> Brief 1: Please reproduce the text-curation tutorial's stretch from "Let's take a" through "reader = csv.DictReader(tsv_file, delimiter='\t')".
> Brief 2: Write the next part of the text-curation tutorial, picking up after its last line.

> Source extract:
- Opening Delimiter -

Today, we're going to focus primarily on the first two questions: how to select the documents to keep and what representations are convenient for storing that text.

## TSVs and a basic filtering task

It's important to acknowledge before we embark on this project: the process of text data curation for these applications is not neutral: it's *subjective* and *destructive*. Let's think about a case study to understand how this looks.

Suppose I'm interested in studying dominant themes in contemporary Spanish language poetry. To start, I want to find a large collection of these poems. I find out that the website [Poemas del Alma ("Poems of the Soul")](https://www.poemas-del-alma.com/) has hundreds of thousands of user-submitted poems from 2009 onwards. I also find an existing script written in Python to scrape the literary poems on the website, which I could adapt to get the user poems as well.

Let's take a look at the *metadata* of these. This includes the titles, authors, month of publication, and URLs for each poem. I've actually created three different versions of this metadata file: a TSV file, a CSV file, a JSON file, and an XML file. We'll start by loading in the first TSV file. I've added some helper functions for reading and writing TSVs into lists of dictionaries below:

In [29]:
import csv

def read_tsv_as_dicts(filename):
    """Load in a TSV, or tab-separated value file, using Python's 
    built-in library `csv` for parsing fixed delimiter files. Loads
    in each row as a dictionary."""
    # open the file in read mode
    with open(filename) as tsv_file:
        reader = csv.DictReader(tsv_file, delimiter='\t')
        row_dictionaries = [row for row in reader]
    return row_dictionaries

def write_tsv_from_dicts(rows, filename):
    """Given a list of dictionaries with consistent keys, writes
    out a tab-separated value file using Python's built-in library
    `csv` to interpret the rows.
    """
    # open a file in write mode
    with open(filename, 'w') as tsv_file:
        # we grab the list of column names from the keys of
        # one of the rows
        columns = list(rows[0].keys())
        writer = csv.DictWriter(tsv_file, columns, delimiter='\t')
        writer.writeheader()
        writer.writerows(rows)

- Closing Delimiter -

> Given material:
- Opening Delimiter -

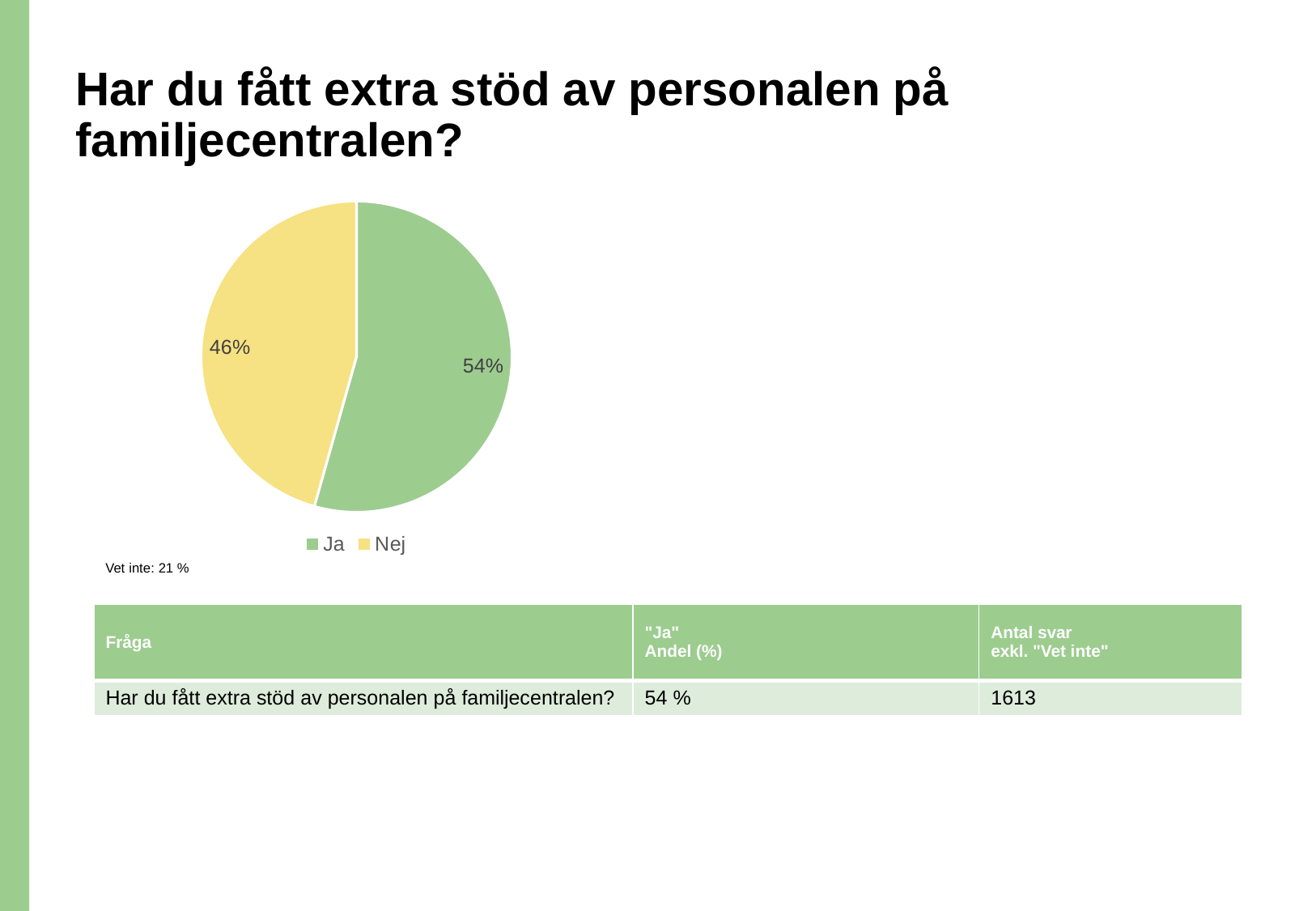
How many entries does the legend list? 2 What share of the pie does "Ja" represent? 54% What kind of chart is shown on the slide? pie chart What colour is the "Ja" slice in the pie chart? green Is the share for "Nej" greater or less than 50%? less What colour is the "Nej" slice in the pie chart? yellow What share of the pie does "Nej" represent? 46% Which is larger, the "Ja" slice or the "Nej" slice? Ja Which slice of the pie is the smallest? Nej How many slices does the pie chart have? 2 What is the difference in percentage points between the "Ja" and "Nej" slices? 8 Which slice of the pie is the largest? Ja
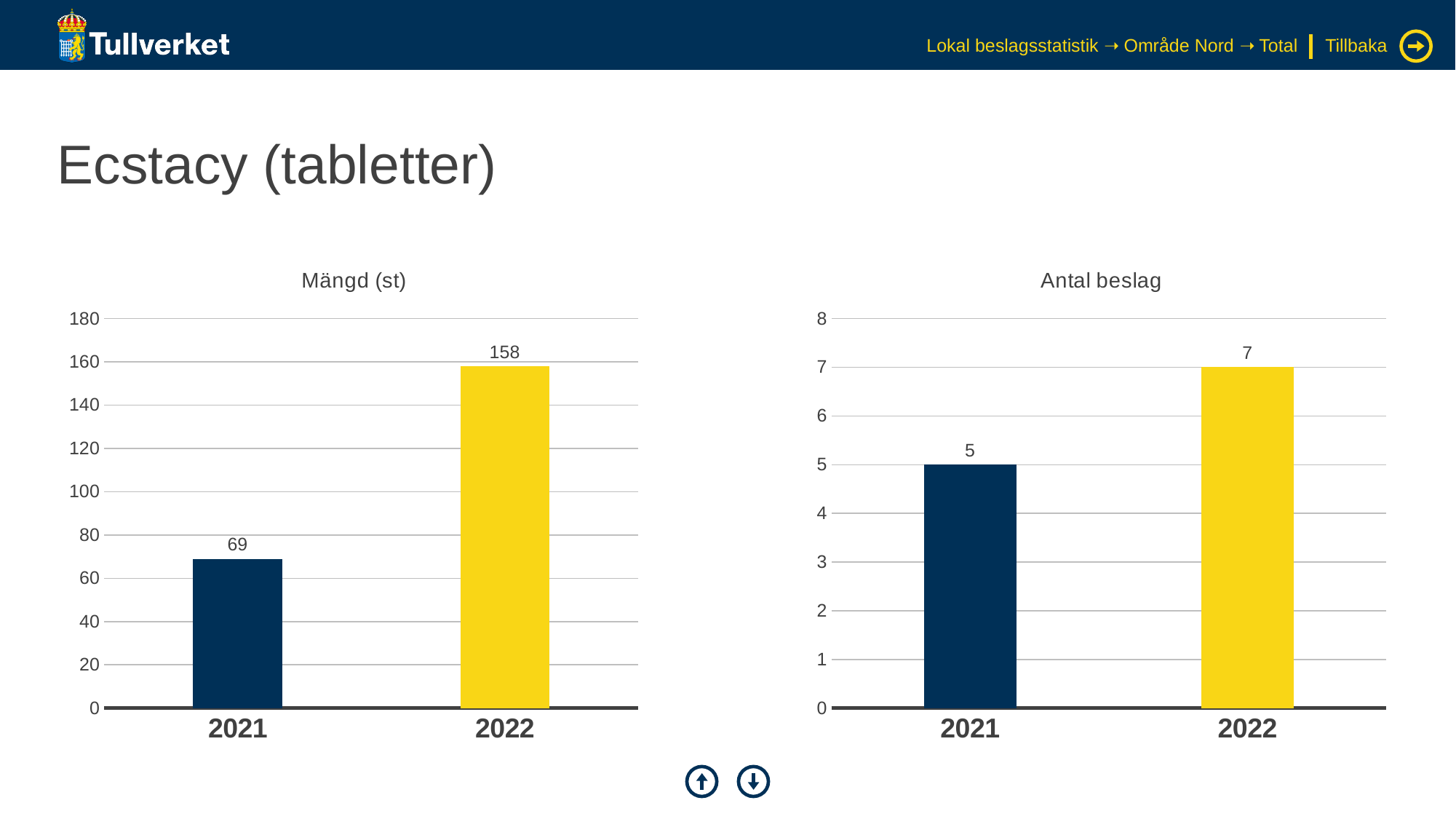
In the 'Mängd (st)' chart, do the values rise or fall from 2021 to 2022? Rise In the 'Mängd (st)' chart, what is the value for 2022? 158 In the 'Mängd (st)' chart, what is the value for 2021? 69 In the 'Mängd (st)' chart, how many categories are shown on the x axis? 2 In the 'Antal beslag' chart, what is the difference between the 2022 and 2021 values? 2 What kind of chart is the 'Antal beslag' chart? Bar chart In the 'Antal beslag' chart, which year has the lowest value? 2021 In the 'Mängd (st)' chart, what is the difference between the 2022 and 2021 values? 89 In the 'Mängd (st)' chart, which year has the highest value? 2022 In the 'Antal beslag' chart, which is larger, the value for 2021 or 2022? 2022 In the 'Antal beslag' chart, what is the value for 2022? 7 In the 'Antal beslag' chart, what is the value for 2021? 5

- Closing Delimiter -

> Exercise answer 1:
Let's take a look at the *metadata* of these. This includes the titles, authors, month of publication, and URLs for each poem. I've actually created three different versions of this metadata file: a TSV file, a CSV file, a JSON file, and an XML file. We'll start by loading in the first TSV file. I've added some helper functions for reading and writing TSVs into lists of dictionaries below:

In [29]:
import csv

def read_tsv_as_dicts(filename):
    """Load in a TSV, or tab-separated value file, using Python's 
    built-in library `csv` for parsing fixed delimiter files. Loads
    in each row as a dictionary."""
    # open the file in read mode
    with open(filename) as tsv_file:
        reader = csv.DictReader(tsv_file, delimiter='\t')

> Exercise answer 2:
This function gives us `row_dictionaries`, a list of dictionaries that each contain the information of one row. In this case, each row will have the metadata of one poem. Because this is a TSV file, each of the poems has one line in the file, with a **T**ab character between each entry to delimit the different pieces of information into columns. (Because people don't really use tabs in their poem names, this is a pretty safe option to split our text.) We can see the names of the columns by looking at the first 10 lines of the file:

In [17]:
with open('poetry_metadata_2009.tsv') as metadata_file:
    # print the first ten raw lines of the file
    for i in range(10):
        print(metadata_file.readline())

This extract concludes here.